Simultaneously investment managers are receiving pressure as a result of globalization and consolidation, which have led to increased competition among buy-side investment firms to accumulate assets, achieve optimal returns, and expand their presence into new markets. As a result, according to Needham, Mass.-based TowerGroup the buy side should outsource administrative operations and focus resources on their core business of managing assets. "While the logic is inescapable, the costs and benefits of outsourcing are more complex than the simple notion of core competency," the Tower report notes.

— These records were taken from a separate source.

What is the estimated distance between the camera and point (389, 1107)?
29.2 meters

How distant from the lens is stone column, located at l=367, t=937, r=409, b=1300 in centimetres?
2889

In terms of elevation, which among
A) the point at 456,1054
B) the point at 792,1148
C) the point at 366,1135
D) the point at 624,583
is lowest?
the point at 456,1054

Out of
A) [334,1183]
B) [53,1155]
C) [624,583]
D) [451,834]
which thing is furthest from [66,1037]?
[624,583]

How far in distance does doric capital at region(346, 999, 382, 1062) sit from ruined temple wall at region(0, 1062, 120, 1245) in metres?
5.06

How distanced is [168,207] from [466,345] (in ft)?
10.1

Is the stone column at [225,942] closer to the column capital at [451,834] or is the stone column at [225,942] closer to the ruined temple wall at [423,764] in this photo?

Outsourcing has gained popularity as a marketing term to describe post-settlement activities like net asset value(NAV) calculations, fund accounting, transfer agency and performance measurement. The new story in outsourcing is that custodians are now seeking to move further upstream from settlements and are willing to pay dearly to acquire middle-office and back-office personnel from their buy-side clients. While questions remain regarding their relevant experience with respect to order management, pre-trade compliance and electronic trade confirmation, custodians have opportunities to add real value by standardizing aspects of trade communication between fund managers and their agent banks, the report concludes. For more information go to: www.towergroup.com.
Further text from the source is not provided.